- Coordinates: 38°42′12″N 092°06′25″W﻿ / ﻿38.70333°N 92.10694°W
- Country: United States
- State: Missouri
- County: Callaway

Area
- • Total: 47.2 sq mi (122.2 km^{2})
- • Land: 47.02 sq mi (121.79 km^{2})
- • Water: 0.16 sq mi (0.41 km^{2}) 0.34%
- Elevation: 810 ft (247 m)

Population (2010)
- • Total: 2,937
- • Density: 62.46/sq mi (24.12/km^{2})
- FIPS code: 29-12160
- GNIS feature ID: 0766374

= Cedar Township, Callaway County, Missouri =

Township in the American state of Missouri

NOTE: Cedar Township in Callaway County no longer contains the town of Cedar City (now incorporated into Jefferson City) since boundary changes creating Summit Township from its former southern sector sometime between 1883 and 1897 . This has caused some confusion in historical, geographic, and genealogical research—see "History" section below.

Cedar Township is today one of eighteen townships in Callaway County, Missouri, USA. As of the 2010 census, its population was 2,937.

==Geography==
Cedar Township today covers an area of 47.18 sqmi and revolves around the incorporated town of New Bloomfield and areas in the northern reaches of Holts Summit addresses around Lake Mykee. Cedar Township includes the streams of Fitzhugh Branch, Kelly Branch, Lawson Branch, Murphy Branch, Murray Branch, Riley Branch, Skunk Creek and Town Creek, and cemeteries named Boyce, Cason, King, Mount Zion, Perry, Prospect, Providence, Saint Paul and Sheley. Cedar Township is bordered to the north by Guthrie Township (incl Guthrie), to the east by Caldwell Township (incl Dixie), to the southeast by Cote Sans Dessein township (incl Tebbetts and the remains of the historic Effie and Cote Sans Dessein settlements). To the direct south and southwest of Cedar Township today are Summit Township (including Holts Summit and the southern frontier town of Cedar City now absorbed into Jefferson City).

==History==
Cedar Township was established in 1824, and named after the Missouri River tributary Cedar Creek, which generally forms its western border with Boone County. At that time, it included what is now Summit Township (to its south), later separated around 1890.

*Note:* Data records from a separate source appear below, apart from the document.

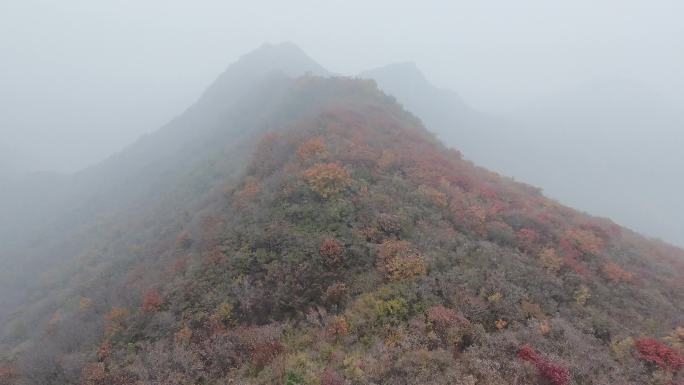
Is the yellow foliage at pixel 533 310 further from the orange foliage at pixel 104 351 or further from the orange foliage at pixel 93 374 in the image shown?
the orange foliage at pixel 104 351

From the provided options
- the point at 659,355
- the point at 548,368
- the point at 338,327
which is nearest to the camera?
the point at 548,368

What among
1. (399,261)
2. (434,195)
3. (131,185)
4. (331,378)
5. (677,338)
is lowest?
(131,185)

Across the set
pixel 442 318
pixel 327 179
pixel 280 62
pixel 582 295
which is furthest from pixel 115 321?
pixel 280 62

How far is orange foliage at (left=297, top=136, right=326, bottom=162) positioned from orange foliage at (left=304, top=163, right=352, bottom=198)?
7.90 feet

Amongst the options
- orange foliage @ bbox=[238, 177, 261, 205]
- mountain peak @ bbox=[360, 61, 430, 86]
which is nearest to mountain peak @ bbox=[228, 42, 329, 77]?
Answer: mountain peak @ bbox=[360, 61, 430, 86]

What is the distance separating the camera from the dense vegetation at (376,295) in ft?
29.9

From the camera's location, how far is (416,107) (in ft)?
314

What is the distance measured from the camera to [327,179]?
17422 mm

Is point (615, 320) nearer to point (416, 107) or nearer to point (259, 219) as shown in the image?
point (259, 219)

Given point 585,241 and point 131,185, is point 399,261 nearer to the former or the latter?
point 585,241

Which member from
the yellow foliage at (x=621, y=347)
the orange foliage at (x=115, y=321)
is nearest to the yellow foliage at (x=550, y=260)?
the yellow foliage at (x=621, y=347)

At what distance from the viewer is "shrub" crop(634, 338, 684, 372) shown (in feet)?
30.3

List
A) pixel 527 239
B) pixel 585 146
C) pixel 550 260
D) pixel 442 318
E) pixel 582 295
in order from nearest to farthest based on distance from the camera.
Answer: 1. pixel 442 318
2. pixel 582 295
3. pixel 550 260
4. pixel 527 239
5. pixel 585 146

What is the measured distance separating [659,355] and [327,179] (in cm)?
1286
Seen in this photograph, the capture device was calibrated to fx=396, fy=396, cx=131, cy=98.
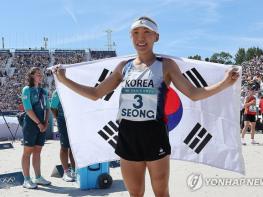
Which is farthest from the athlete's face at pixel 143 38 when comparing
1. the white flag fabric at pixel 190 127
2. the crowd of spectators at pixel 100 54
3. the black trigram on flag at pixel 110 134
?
the crowd of spectators at pixel 100 54

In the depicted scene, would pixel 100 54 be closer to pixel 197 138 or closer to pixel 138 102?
pixel 197 138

Unfortunate confusion has arisen in historical and genealogical research from the fact that the nearby historic Missouri River shore town of Cedar City is no longer inside Cedar Township, but instead at the southern shoreline boundary of Summit Township, beyond Holts Summit, and since 1989 incorporated into the city limits of Jefferson City after its expansion northward across the Missouri River into Callaway County. To clarify 'the two Cedars' (both mentioned in historical and genealogical research) and changes over time, a historic map of Callaway County townships, where one can see both Cedar Township (hub in New Bloomfield, and north of the Summit Township created between 1883 and 1897) and Cedar City (at the far south of Summit Township but inside the former boundaries of Cedar Township) in detail can be found at
http://cdm16795.contentdm.oclc.org/cdm/ref/collection/moplatbooks/id/656 . Historic maps often do not show the relatively new and short-lived Lake Mykee Town, located near the border between Cedar and Summit townships, and Lake Mykee was absorbed in 2017 into the city limits of Holts Summit, making Holts Summit extend from its Summit Township base across into southern Cedar Township.

(An additional complication of names in Callaway County townships is that the town of Auxvasse, Missouri, inland and near the northern boundary of the county, is not today within the boundaries of Auxvasse Township at the southern boundary of the county and on the Missouri River.)